Quem poderia com razão negar que todas estas características se manifestavam com evidência na Celebração da Divina Liturgia antes da reforma litúrgica?
Tornaram-se elas menos evidentes com a reforma litúrgica? Se aqui e além, ai de mim, aconteceu, não é certamente por razão da vontade do Concílio e da Autoridade da Sé de Pedro que aprovou a reforma litúrgica, mas é porque a interpretação e a aplicação concreta das alterações geradas pela reforma litúrgica, aqui e além, da parte de não poucos, não foram realizadas segundo a letra, nem segundo a «mens» da Constituição Conciliar, aconteceram sob o influxo e o impulso de uma visão litúrgica incompleta e por vezes também errada (quase como se fosse realmente mudada a concepção do que é a Liturgia, do que é a Santa Missa). Porventura não teve o Papa João Paulo II, com a Encíclica «Ecclesia de Eucharistia», de insistir com força no carácter sacrificial da Santa Missa, na verdade da admirável «transubstanciação», e consequentemente na verdade da presença na Eucaristia, verdadeira, real e substancial do verdadeiro Corpo e do verdadeiro Sangue de Cristo, portanto de Jesus Cristo vivo e verdadeiro, portanto do seu verdadeiro Sacrifício, portanto do verdadeiro Pão da Vida eterna?
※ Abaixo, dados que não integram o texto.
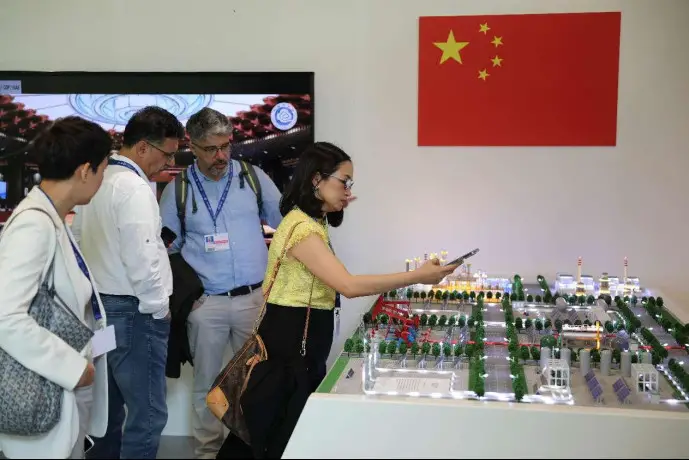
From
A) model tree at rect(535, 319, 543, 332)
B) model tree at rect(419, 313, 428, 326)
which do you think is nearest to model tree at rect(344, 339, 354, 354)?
model tree at rect(419, 313, 428, 326)

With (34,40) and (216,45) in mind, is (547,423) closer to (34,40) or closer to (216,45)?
(216,45)

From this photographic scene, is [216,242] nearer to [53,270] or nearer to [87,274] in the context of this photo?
[87,274]

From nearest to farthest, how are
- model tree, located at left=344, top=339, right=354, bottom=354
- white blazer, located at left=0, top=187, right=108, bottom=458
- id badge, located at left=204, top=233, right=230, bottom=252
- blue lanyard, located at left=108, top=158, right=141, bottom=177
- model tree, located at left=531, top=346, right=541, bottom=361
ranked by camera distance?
white blazer, located at left=0, top=187, right=108, bottom=458 → model tree, located at left=531, top=346, right=541, bottom=361 → model tree, located at left=344, top=339, right=354, bottom=354 → blue lanyard, located at left=108, top=158, right=141, bottom=177 → id badge, located at left=204, top=233, right=230, bottom=252

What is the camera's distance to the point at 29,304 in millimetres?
1927

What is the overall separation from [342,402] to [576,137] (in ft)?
8.84

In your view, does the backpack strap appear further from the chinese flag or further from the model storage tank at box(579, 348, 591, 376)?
the model storage tank at box(579, 348, 591, 376)

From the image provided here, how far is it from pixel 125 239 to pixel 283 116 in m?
1.59

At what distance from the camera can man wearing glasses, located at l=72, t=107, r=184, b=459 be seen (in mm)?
2705

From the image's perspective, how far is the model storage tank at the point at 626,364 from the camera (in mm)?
2432

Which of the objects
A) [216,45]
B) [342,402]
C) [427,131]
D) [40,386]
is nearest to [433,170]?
[427,131]

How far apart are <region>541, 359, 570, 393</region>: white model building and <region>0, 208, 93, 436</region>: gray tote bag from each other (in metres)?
1.46

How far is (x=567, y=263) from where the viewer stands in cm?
415

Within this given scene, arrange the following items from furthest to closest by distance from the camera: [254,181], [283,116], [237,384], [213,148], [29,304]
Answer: [283,116] → [254,181] → [213,148] → [237,384] → [29,304]

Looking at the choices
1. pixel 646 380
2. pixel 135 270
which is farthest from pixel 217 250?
pixel 646 380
Por que razão, segundo a verdadeira reforma litúrgica, se teria – por exemplo – tornado necessário celebrar também a parte mais especificamente eucarística da Santa Missa, isto é, a parte consacratória e sacrificial, de modo que o Sacerdote celebrante esteja voltado para a assembleia? Com base em que justificação, de textos conciliares e pós-conciliares, quem tivesse continuado a celebrar aquela parte da Missa não voltado para o povo era considerado como procedendo contra a reforma do Concílio? Contra o Concílio?
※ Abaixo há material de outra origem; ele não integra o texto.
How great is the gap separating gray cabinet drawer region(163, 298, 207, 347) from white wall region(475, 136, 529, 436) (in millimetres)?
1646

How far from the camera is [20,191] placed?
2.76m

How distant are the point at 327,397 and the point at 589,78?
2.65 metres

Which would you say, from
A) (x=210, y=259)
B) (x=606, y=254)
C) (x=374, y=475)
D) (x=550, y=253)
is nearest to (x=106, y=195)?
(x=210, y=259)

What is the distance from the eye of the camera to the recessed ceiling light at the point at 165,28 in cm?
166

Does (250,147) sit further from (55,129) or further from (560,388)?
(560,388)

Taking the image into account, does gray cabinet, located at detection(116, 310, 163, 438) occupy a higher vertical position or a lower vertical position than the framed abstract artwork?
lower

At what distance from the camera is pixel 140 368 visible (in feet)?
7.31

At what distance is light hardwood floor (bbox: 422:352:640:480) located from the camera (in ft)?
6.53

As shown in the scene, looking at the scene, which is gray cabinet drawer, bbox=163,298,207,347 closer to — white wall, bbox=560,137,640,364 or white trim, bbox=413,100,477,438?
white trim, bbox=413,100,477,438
Se, portanto, a reforma litúrgica não pode ser expressiva de mudança de fé e de doutrina (acerca do Sacrifício da Missa, acerca da verdadeira natureza da Liturgia, acerca da diferença essencial entre o Sacerdócio ministerial e o sacerdócio baptismal ou comum de todos os fiéis, de todo o povo de Deus, acerca da adoração devida à Eucaristia na celebração e fora da celebração, acerca – numa palavra – de tudo aquilo em que Igreja acreditou, professou e ensinou até ao Concílio Vaticano II), se a reforma litúrgica não pode ser expressiva de mudança radical e substancial , então é legítimo e necessário perguntar-se e compreender bem qual é o fim por que o Concílio Vaticano II quis a reforma litúrgica, por que quis que nos ritos, bem como nos sinais e nas acções litúrgicas, fossem introduzidas alterações (alterações não substanciais, de modo a não tocarem no conteúdo imutável da Divina Liturgia).
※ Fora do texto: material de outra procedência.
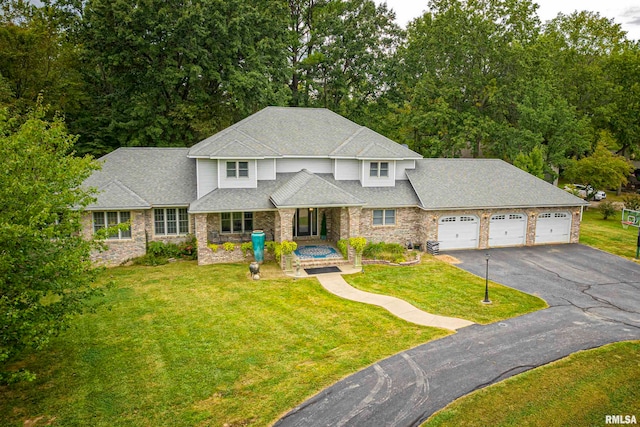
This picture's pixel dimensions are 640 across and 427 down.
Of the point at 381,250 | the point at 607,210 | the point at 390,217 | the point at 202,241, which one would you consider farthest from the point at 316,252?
the point at 607,210

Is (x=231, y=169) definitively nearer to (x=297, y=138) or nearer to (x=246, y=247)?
(x=246, y=247)

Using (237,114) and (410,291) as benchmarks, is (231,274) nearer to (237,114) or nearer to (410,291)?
(410,291)

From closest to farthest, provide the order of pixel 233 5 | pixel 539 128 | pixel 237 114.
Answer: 1. pixel 233 5
2. pixel 237 114
3. pixel 539 128

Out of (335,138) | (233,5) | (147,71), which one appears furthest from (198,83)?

As alterações e as adaptações queridas pelo Concílio deveriam ser idóneas para favorecerem a compreensão daquilo que verdadeiramente acontece na Liturgia e a frutuosa participação de todos os fiéis nos frutos sacramentais, espirituais e divinos, da Liturgia. As correcções deviam ser de molde a alcançar e mover o ânimo dos fiéis de modo a poderem acolher com toda a alma a acção divina que se realiza na Liturgia por meio dos sinais sacramentais, por meio do mistério sagrado, «pela mão dos ministros» (como diz uma das belas expressões da Tradição Litúrgica da Igreja).
Era certamente oportuno que as alterações mostrassem algumas características da acção litúrgica (sobretudo da Santa Missa), na verdade não abolidas do modo com que a Liturgia era celebrada até então, mas que se tinham tornado menos perceptíveis, a não ser com o auxílio de boa catequese e de subsídios adequados (como o de providenciar pequenos missais traduzidos na língua falada pelo povo). Sobretudo, era oportuno que as alterações sublinhassem que a acção litúrgica, acção divina que se torna presente mediante o ministério sacerdotal, deve implicar e tornar participantes a mente e o coração de toda a assembleia, que se torna não só espiritualmente, mas também visivelmente activa.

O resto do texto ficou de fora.